Eine Geschichte der Inspiration: Als die Designerin und Künstlerin Cindy Meehl den »Pferdeflüsterer« Buck Brannaman kennenlernte, wechselte sie das Medium und drehte ihr Dokfilmdebüt, das Biografie und Kulturgeschichte vere

Bewertung: 4
Leserbewertung
0
Noch keine Bewertungen vorhanden

Ich helfe nicht Menschen, die Probleme mit Pferden haben, sondern Pferden, die Probleme mit Menschen haben«, erklärt Dan M. Brannaman zu Beginn. Und am Ende, wenn die Logik der Dramaturgie die Zähmung eines besonders widerspenstigen Pferds vorsieht, sagt Brannaman: »Das Pferd ist ein Spiegel deiner Seele.

Buck ist der Spitzname von Brannaman, der Nicholas Evans zur fiktiven Geschichte vom »Pferdeflüsterer« inspiriert hat und bei Robert Redfords Verfilmung 1998 assistierte. Redford, sagt Buck, habe während der Dreharbeiten Talent gezeigt, wenn es mit den Filmen mal nicht mehr laufe, könne der durchaus ein Auskommen als »Horseman« finden. Auf solche Anekdoten ließe sich Meehls Porträt von Buck Brannaman reduzieren – gepaart mit einer schwierigen Biografie, beeindruckenden Lassotricks und ein paar Lebensweisheiten (»Alles, was du mit dem Pferd machst, ist ein Tanz«). Ästhetisch sucht der Film zwischen den talking heads zwar die Schönheit der Landschaft, bleibt aber konventionell, wo Bilder immer von stimmungsadäquater Musik unterstützt werden und man den kapitelhaften Schnitten schon die Werbepausen ansieht, die das Fernsehen schalten kann.
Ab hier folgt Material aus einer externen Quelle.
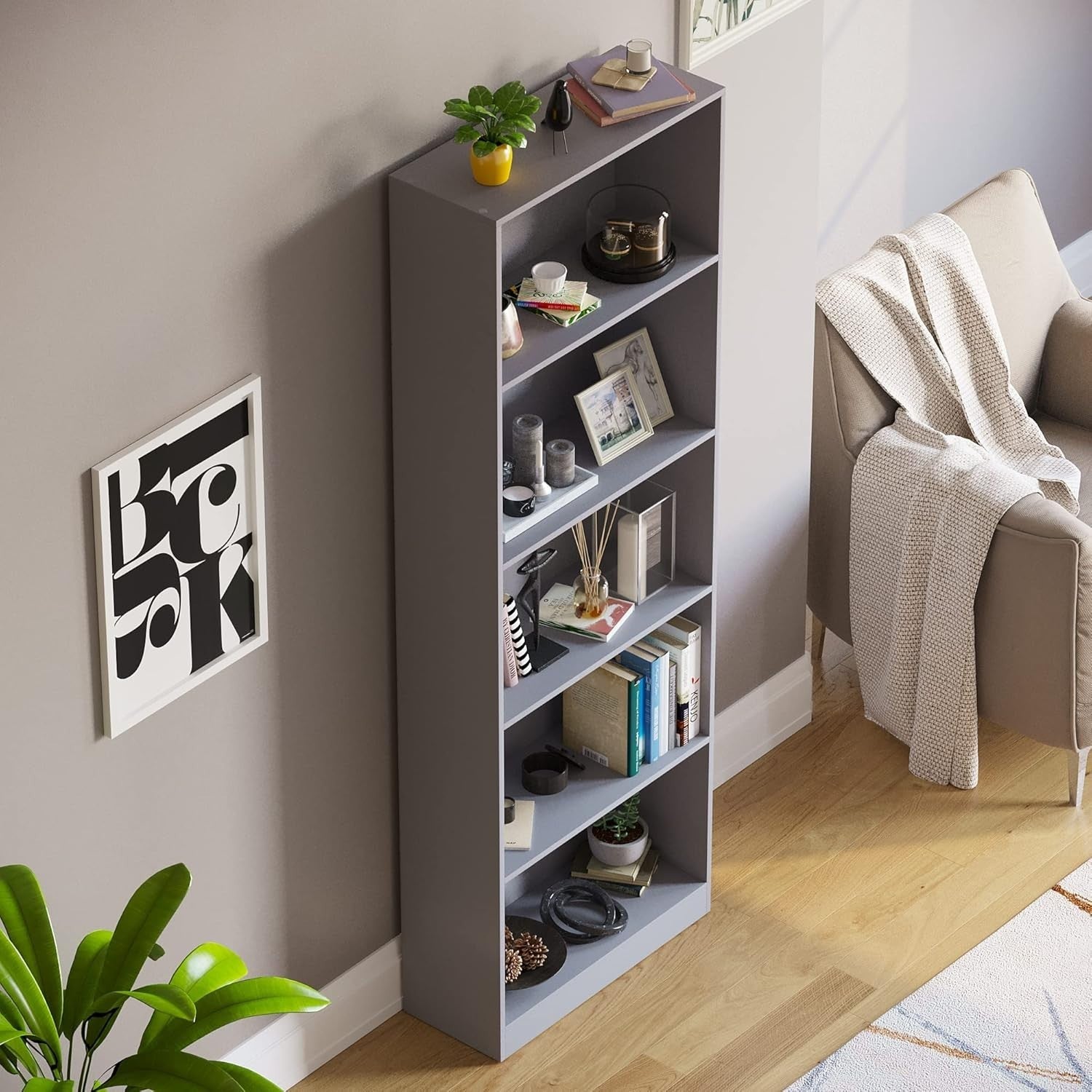 5 Tier Grey Wooden Bookcase Modern Storage Display Shelf for Living Room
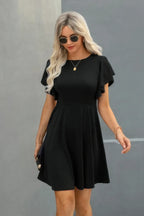 Crew Neck Ruffled Short Sleeve Solid Dress | Mixtshop LLC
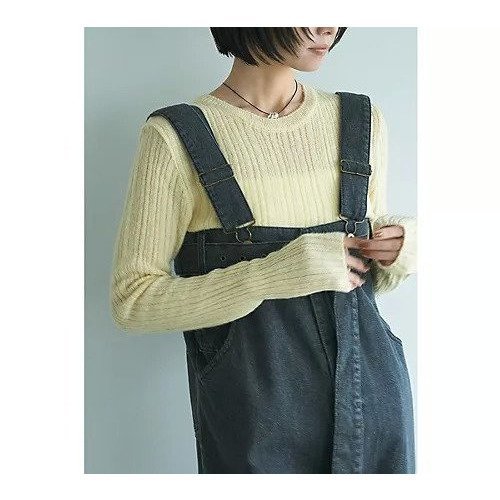 【マージュール/marjour】のRIB KNIT TOPS インテリア・キッズ・メンズ・レディースファッション・服の通販 founy(ファニー) ファッション Fashion レディースファッション Fashion for Women トップス・カットソー Cut & Sew Tops ニット Knit Tops & Sweaters アクリル Acrylic Material イエロー Yellow インナー Innerwear カットソー Cut and Sewn Top サロペット Overalls, Salopette シンプル Simple, Minimal ストレッチ Stretch, Stretchy Fabric ポケット Pocket, Pocket Detail リブニット Rib Knit, Ribbed Knit 冬 Winter / This Winter おすすめ Recommended / Our Picks 旅行 Travel BUTTER YELLOW|ID: prp329100004763745 ipo3291000000034484771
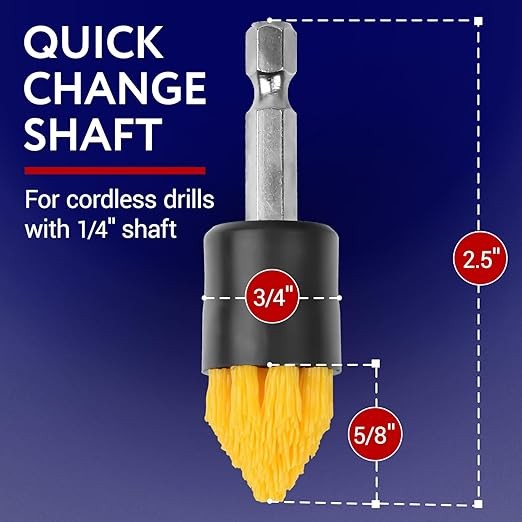 Set Cepillos para Taladro Impresa Pack 10 con Extensión 6in Limpieza Hogar Auto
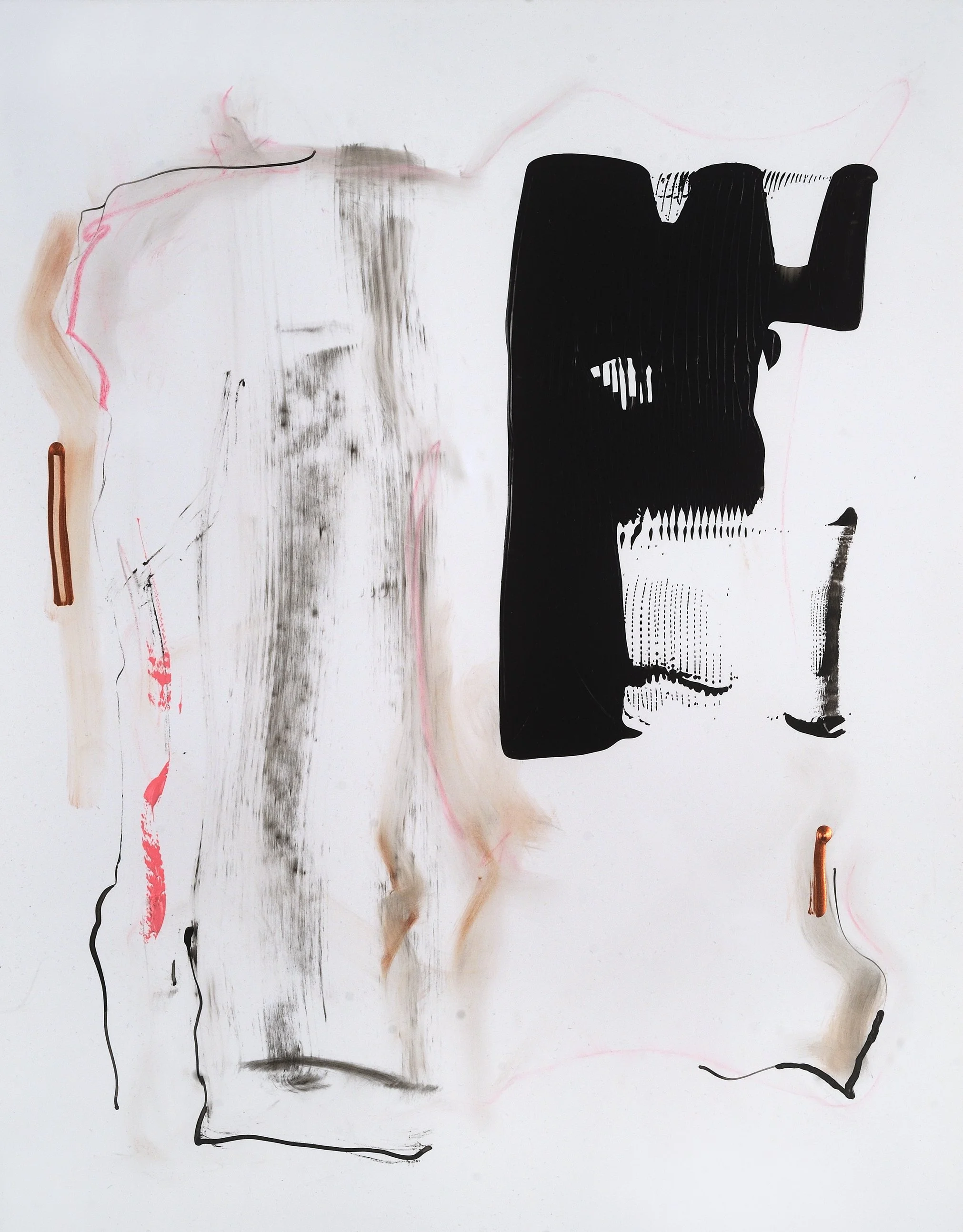 untitled, 2018, Acrylic, Ink, Charcoal and Conte Crayon on Yupo Paper, 11 x 14 inches 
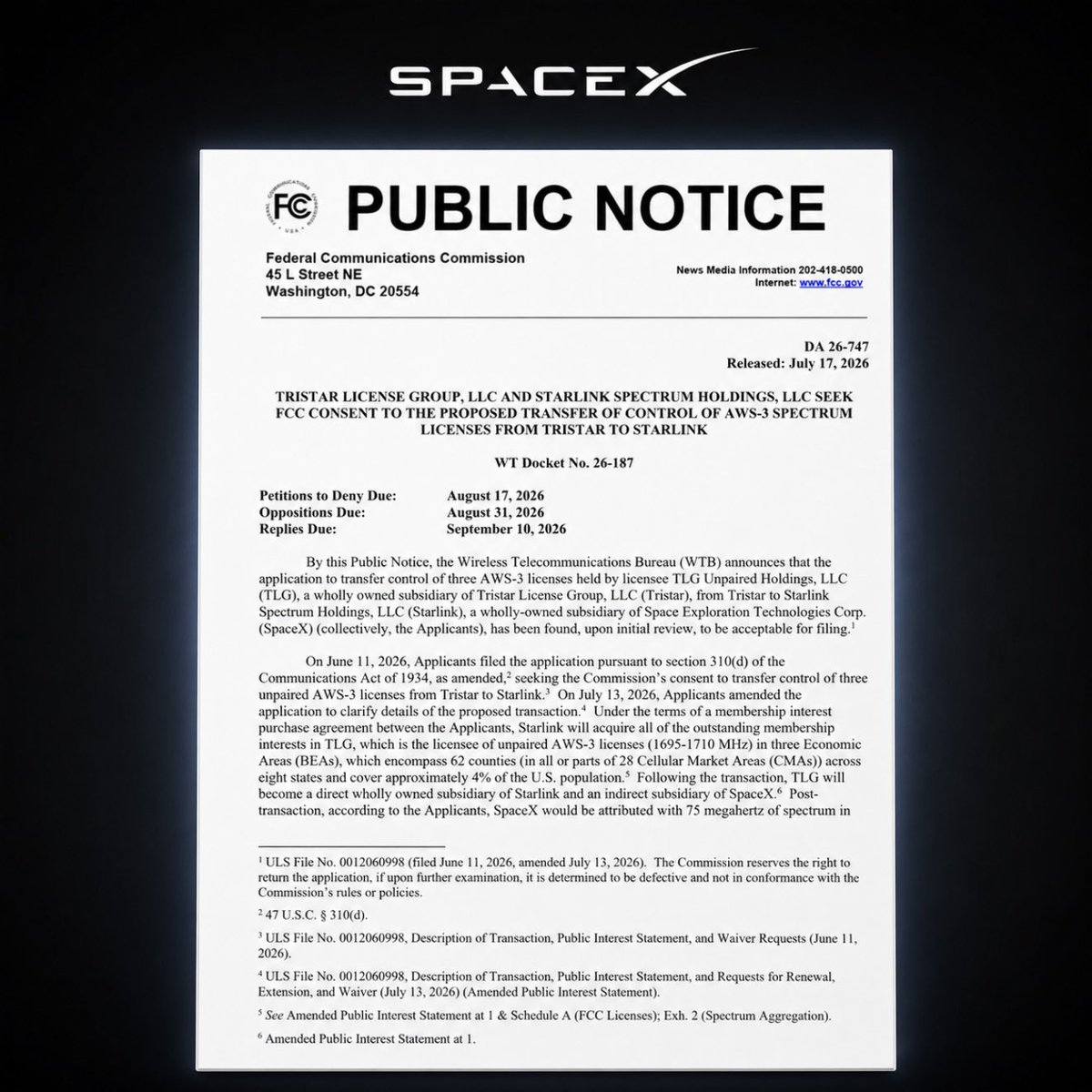 cb_doge's tweet photo. NEWS: SpaceX is seeking FCC approval to buy three additional AWS-3 spectrum licenses from Tristar.

The deal would expand Starlink Mobile’s direct-to-device spectrum footprint across 62 counties in eight states, helping fill gaps in SpaceX’s nationwide U.S. spectrum coverage. https://t.co/Hzqe2ckvCj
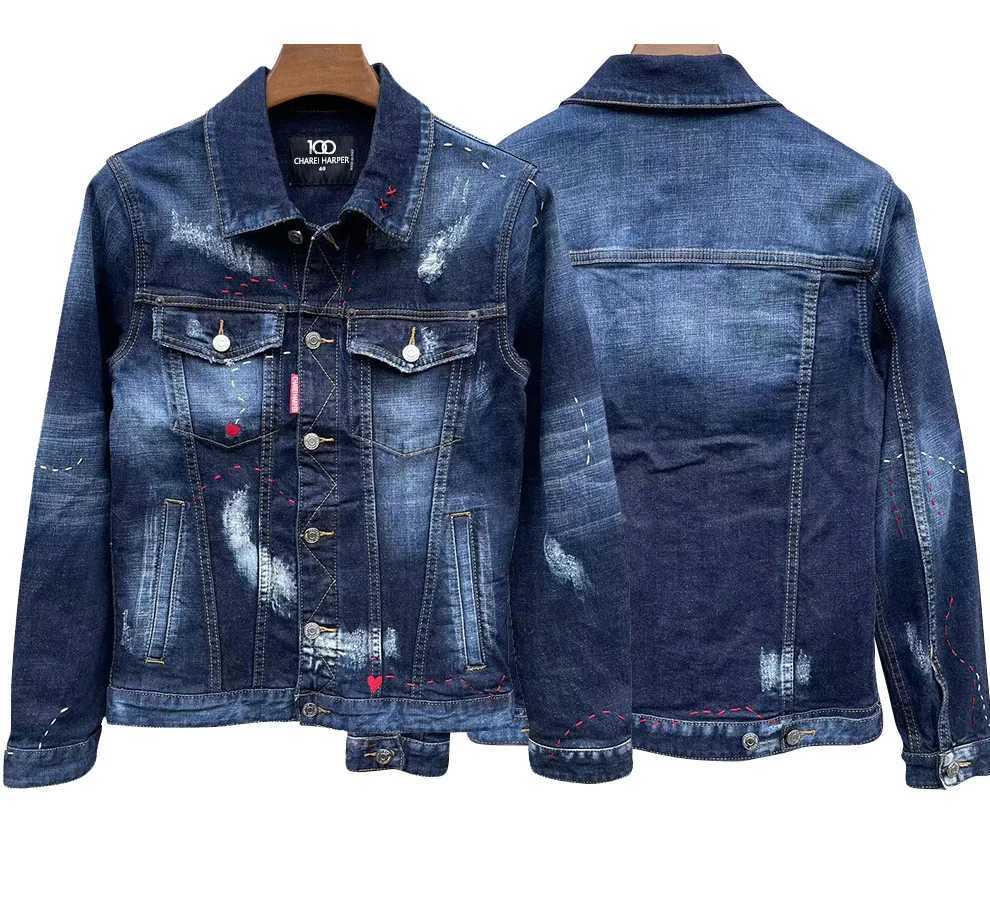 00 chareiharper Denim jacket mens high quality wash white coat young hipster men hole patch wash splash ink jacket W250116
Und doch ist Buck ein faszinierender Film. Weil er weiter führt, als die Reflexion über die Lebensgeschichte eines besonderen Menschen reicht. Buck spielt im Echoraum jener amerikanischen Mythen, die Kino und Populärkultur erzählt haben. Die Beschreibungen der frühen Jahre als Kinderstar in Westernshows, gemeinsam mit Bruder Smokie, angetrieben vom gewalttätigen Vater, erinnern an Michael Jacksons Tragödie. Nach dem Tod der geliebten Mutter findet Buck eine Pflegefamilie und in Ray Hunt einen Ersatzvater. Hunt (1929 – 2009) steht als Schüler in der Traditionslinie einer »natürlichen Reitkunst«, deren Begründer Tom Dorrance (1910 – 2003) war und die Buck als Enkel nun mediatisiert.

Damit öffnet sich eine Erzählung, die größer ist als eine Biografie und in der das Pferd nur ein Medium ist. Die Zurichtung der Natur, wie Buck sie sensibel kommunizierend am Pferd betreibt, erscheint als eine Art Parallelgeschichte zur Landnahme, wie sie der Western als Genre verhandelt. In dieser Parallelgeschichte wird der gewalttätige erste Mythos korrigierend befriedet, und wenn Buck sagt, Pferde könne man nicht mit Möhren bestechen, Korruption wirke bei Pferden nicht, dann steckt darin auch ein Hinweis an Washington und die Wall Street.

Die politische Dimension des Films liegt in der Travestie von Optimierungsformaten zur Lebenshilfe, wie man sie aus dem Fernsehen kennt. Buck erzieht maßvoll, mit einem Programm, das auf Eleganz zielt als vollendete Haltung des Menschen, als seinen einzig richtigen Ort in Bezug zu seiner Umwelt. Eine Schülerin des Therapeuten Buck – oder besser: des Heilers; die Figur hat durchaus kryptoreligiöse Aspekte – erklärt, dass aus dem richtigen Umgang mit Pferden etwas für den Umgang mit dem Gatten, den Kindern, Fremden gelernt werden kann. Man könnte auch sagen, Buck träumt den Traum von einem Kapitalismus mit menschlichem Antlitz.